Césaire, enfin ?
Aimé Césaire et le Nobel, c’est un peu l’histoire de l’Arlésienne, ce personnage de l’opéra de Georges Bizet dont on parle tout le temps mais qui n’apparaît jamais sur scène. Il n’est guère d’année sans que, en septembre, quand les rumeurs autour du prix littéraire qui sera décerné le mois suivant commencent à circuler, le nom de l’écrivain martiniquais ne soit avancé. Mais, attachés à leur indépendance et faisant leur choix selon des critères connus d’eux seuls, les jurés de Stockholm ont le chic pour déjouer les pronostics.
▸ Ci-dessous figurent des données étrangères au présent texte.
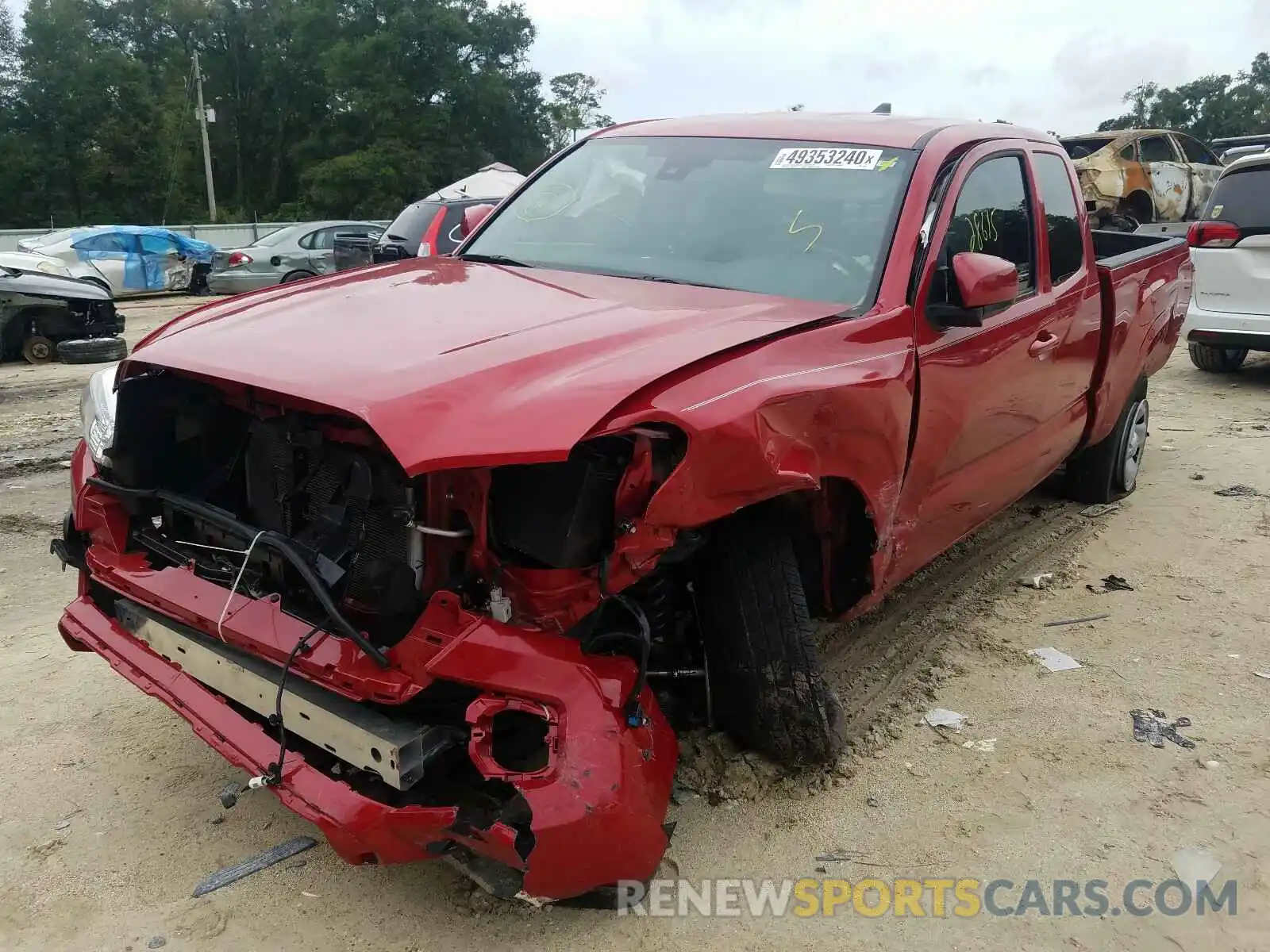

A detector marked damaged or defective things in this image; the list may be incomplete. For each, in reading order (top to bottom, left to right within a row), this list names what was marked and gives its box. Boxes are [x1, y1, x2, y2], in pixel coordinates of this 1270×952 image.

burned vehicle [0, 267, 125, 367]
crumpled hood [134, 257, 838, 473]
wrecked red car [55, 112, 1194, 901]
burned vehicle [57, 112, 1194, 901]
burned vehicle [1054, 129, 1226, 228]
damaged front bumper [62, 514, 673, 901]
Et pourtant, à 93 ans, l’heure de Césaire est peut-être enfin venue. Au début de 2006, un mouvement d’opinion s’est dessiné en faveur de l’attribution du Nobel de la paix au père de la négritude – le mot lui revient, et non à Senghor comme on le croit souvent. Plusieurs universités européennes ont proposé son nom au comité norvégien, initiative appuyée par une pétition sur le site culturel Afrikara.com. Le Nobel de la paix ? Ce serait une façon de saluer le rôle décisif de l’ancien député-maire de Fort-de-France en faveur des départements français d’outre-mer. Dès 1946, en effet, Césaire a défendu au sein du Parti communiste français puis à la tête du Parti progressiste martiniquais l’idée de départementalisation des « vieilles colonies ». Violemment dénoncé par les indépendantistes, ce statut a permis aux descendants d’esclaves d’acquérir – de manière pacifique – les mêmes droits et avantages que les métropolitains.
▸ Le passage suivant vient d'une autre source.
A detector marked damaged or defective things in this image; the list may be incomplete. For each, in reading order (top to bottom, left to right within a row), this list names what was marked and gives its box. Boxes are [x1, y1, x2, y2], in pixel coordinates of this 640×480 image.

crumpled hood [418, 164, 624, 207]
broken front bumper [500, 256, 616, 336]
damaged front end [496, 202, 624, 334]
Mais décerner le Nobel de la paix à Césaire reviendrait à tracer une croix sur son uvre littéraire, immense. Qui a lu le Cahier d’un retour au pays natal, paru en 1939, ne peut que sortir bouleversé de la confrontation avec ce flot de mots surprenants, d’images somptueuses, de déchirements de langage dont la puissance émotive en fait l’un des textes fondateurs de la littérature nègre. Avec ce recueil et les suivants (Les Armes miraculeuses ; Soleil cou coupé ; Corps perdu ; Ferrements ; Cadastre ; Moi, laminaire), aussi bien qu’avec ses pièces de théâtre (La Tragédie du roi Christophe, Une saison au Congo, etc.), sans oublier son Discours sur le colonialisme, Césaire est bien l’un des plus grands écrivains de langue française de son époque.